Burton Richter is recognized for his world-class contributions to research, his successful management of a leading scientific laboratory, and his unrelenting efforts to advance science and to promote its responsible use in shaping public policy.

The Philip Hauge Abelson Prize, established in 1985, is awarded either to a public servant, in recognition of sustained exceptional contributions to advancing science, or to a scientist whose career has been distinguished both for scientific achievement and for other notable services to the scientific community. The recipient receives $5,000 and a commemorative plaque.

Burton Richter is Senior Fellow at the Freeman Spogli Institute for

International Studies, Paul Pigott Professor Emeritus in the Physical Sciences at Stanford University, and former director of the Stanford Linear Accelerator Center. He is widely considered to be one of the greats of American and international science.

After receiving his B.S. and Ph.D. degrees from the Massachusetts Institute of Technology in 1952 and 1956, respectively, he accepted a post-doctoral position at Stanford University’s High Energy Physics Laboratory. There he was seized with the idea to test the accepted theory of Quantum Electrodynamics by several methods. One of these approaches was the use of electron-electron storage rings at Stanford. That interest in storage rings persisted after he joined the Stanford Linear Accelerator Center (SLAC) Faculty. After heading one of SLAC’s research groups, he gathered a team promoting the construction of the Stanford Positron-Electron Asymmetric Ring (SPEAR), the first electron-positron storage ring. With it, he discovered a new subatomic particle he called a psi particle (now called a J/? particle). The same discovery was made independently by Samuel Ting, and the two scientists were jointly awarded the 1976 Nobel Prize in Physics for their work.
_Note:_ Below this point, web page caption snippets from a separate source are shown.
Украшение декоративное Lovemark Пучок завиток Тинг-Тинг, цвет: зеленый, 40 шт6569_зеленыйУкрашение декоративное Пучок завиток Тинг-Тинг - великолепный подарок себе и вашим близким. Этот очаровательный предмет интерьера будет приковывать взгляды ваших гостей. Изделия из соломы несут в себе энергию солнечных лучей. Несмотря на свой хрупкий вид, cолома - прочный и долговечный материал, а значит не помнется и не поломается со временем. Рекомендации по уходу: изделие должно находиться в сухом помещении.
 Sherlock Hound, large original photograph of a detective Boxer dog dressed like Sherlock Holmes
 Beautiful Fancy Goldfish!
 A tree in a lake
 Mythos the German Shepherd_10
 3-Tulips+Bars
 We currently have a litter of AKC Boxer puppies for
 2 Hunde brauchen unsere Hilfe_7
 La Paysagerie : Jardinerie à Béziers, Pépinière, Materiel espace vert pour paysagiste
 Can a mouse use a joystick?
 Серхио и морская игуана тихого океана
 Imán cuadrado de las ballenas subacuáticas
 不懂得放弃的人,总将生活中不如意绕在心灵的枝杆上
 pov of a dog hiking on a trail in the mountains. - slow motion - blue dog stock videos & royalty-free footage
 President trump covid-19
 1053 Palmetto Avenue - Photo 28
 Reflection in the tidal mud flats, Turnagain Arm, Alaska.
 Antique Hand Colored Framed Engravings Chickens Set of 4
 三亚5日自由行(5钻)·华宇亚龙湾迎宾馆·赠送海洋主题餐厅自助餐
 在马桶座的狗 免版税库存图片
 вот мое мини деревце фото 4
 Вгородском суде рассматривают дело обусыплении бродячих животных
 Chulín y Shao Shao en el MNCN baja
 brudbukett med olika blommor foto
After serving two years as Technical Director, he became Director of SLAC from 1984 through 1999. During his tenure, SLAC prospered and broadened its interests into photon science by incorporating the synchrotron laboratory into its structure. Since 1999, he has been devoting an increasing amount of time to issues relating to energy and sustainable development.

In addition to the Nobel Prize, Dr. Richter has received many other honors and awards. He is a member of the U.S. National Academy of Sciences; a Fellow of the American Academy of Arts and Sciences and of the American Association for the Advancement of Science; Fellow and Past-President of the American Physical Society (1994); and Past-President of the International Union of Pure and Applied Physics (1999-2002).

He currently chairs the subcommittee on Advanced Nuclear Transmutation Technologies of the U.S. Department of Energy’s Nuclear Energy Research Advisory Committee, and the American Physical Society’s Study Group on Energy Efficiency. He is a member of the French Commissaire a l’Energie Atomique (CEA) Visiting Group, the Lawrence Berkeley National Laboratory Advisory Board, and the JASON Group.